*WORK REQUEST A*: In the passage on Scotland's aviation manufacturing, what kind of engines did the Hillington factory build for Spitfire fighters?
*WORK REQUEST B*: Carry on the passage on Scotland's aviation manufacturing from the point where it ends.

*SOURCE EXTRACT*:

Scotland has a rich history in Aviation manufacturing - continued to this day.

Hillington aero-engine factory, Renfrewshire this factory manufactured Rolls Royce engines for Spitfire fighters, among other types, and was vital to the British war effort. The German Luftwaffe took aerial photographs of parts of Scotland throughout World War II. The photographs were used for intelligence work, such as selecting targets, assessing bombing accuracy and finding equipment and defensive positions. Source: RCAHMS contribution to SCRAN.

The Spirit AeroSystems facility in Prestwick will make components for spoilers on Airbus A320 wings.
It will be using new, lightweight composite material technology on a commercial aircraft for the first time in the UK.

William Beardmore, originally a ship and train-building company, first became involved in aviation in 1913, when it acquired British manufacturing rights for Austro-Daimler aero-engines and later those for D.F.W. aircraft. It later built Sopwith Pup aircraft at Dalmuir under licence. Later, a shipborne version of the Pup, the Beardmore W.B.III, was designed by the company. A hundred of these aircraft were produced and delivered to the Royal Naval Air Service (RNAS). Beardmore also built 50 of the Nieuport 12 under licence, incorporating many of their own refinements however production was delayed sufficiently that by the time they entered service the aircraft were obsolete and were primarily relegated to training duties or placed into storage and never used.

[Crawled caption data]

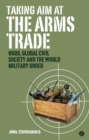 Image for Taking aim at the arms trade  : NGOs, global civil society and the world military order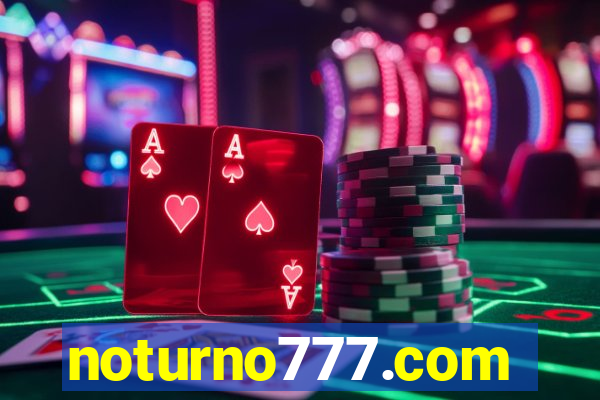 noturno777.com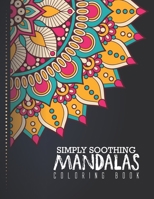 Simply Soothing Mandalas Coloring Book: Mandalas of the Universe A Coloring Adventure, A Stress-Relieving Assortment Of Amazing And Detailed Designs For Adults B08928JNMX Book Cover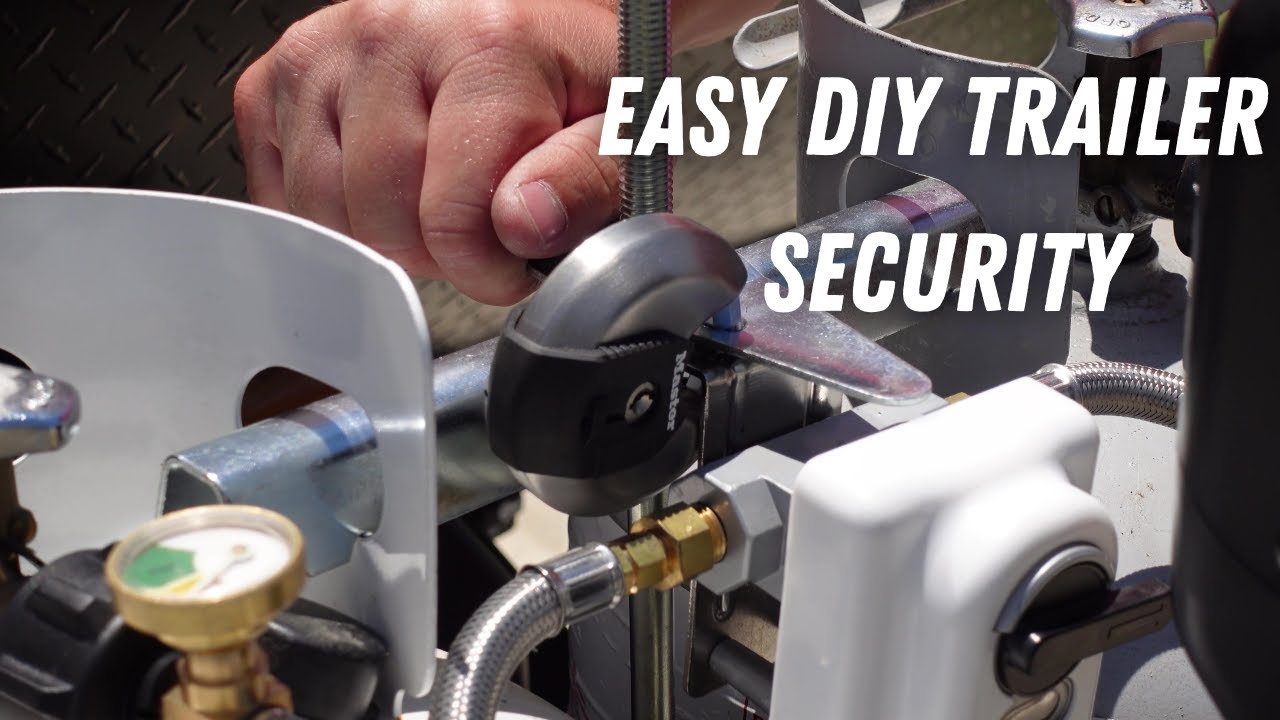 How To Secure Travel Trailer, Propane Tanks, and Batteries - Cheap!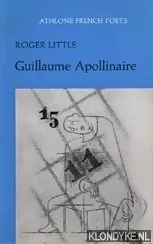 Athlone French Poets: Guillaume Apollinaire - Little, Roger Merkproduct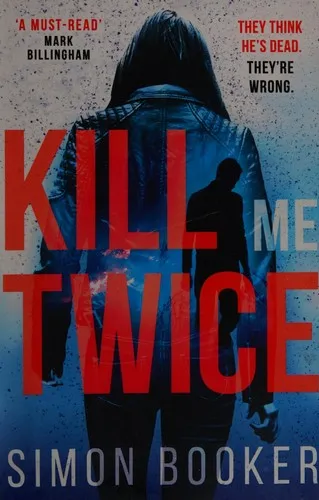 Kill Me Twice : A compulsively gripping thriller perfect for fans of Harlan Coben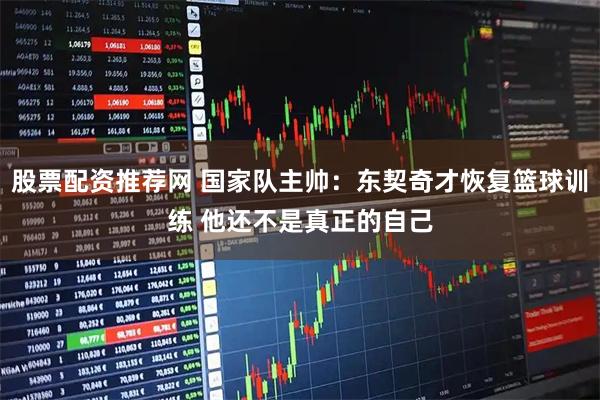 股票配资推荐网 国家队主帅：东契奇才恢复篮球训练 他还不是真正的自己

*RESULT A*: Rolls Royce engines.

*RESULT B*:
The company built and ran the Inchinnan Airship Constructional Station at Inchinnan in Renfrewshire. It produced the airships R27, R32, R34 and R36.

In 1924, the company acquired a licence for stressed skin construction using the Rohrbach principles. An order for two flying boats using this construction idea was placed with Beardmore. It had the first aircraft built for it by the Rohrbach Metal Aeroplane Company in Copenhagen, building the second itself and they were delivered to the RAF as the Beardmore Inverness. In addition, a large, experimental, all-metal trimotor transport aircraft was designed and built at Dalmuir and delivered to the Royal Air Force as the Beardmore Inflexible. Beardmore produced a line of aircraft engines, including the Cyclone, Meteor, Simoon, Tornado (used in the R101 airship), Typhoon and Whirlwind.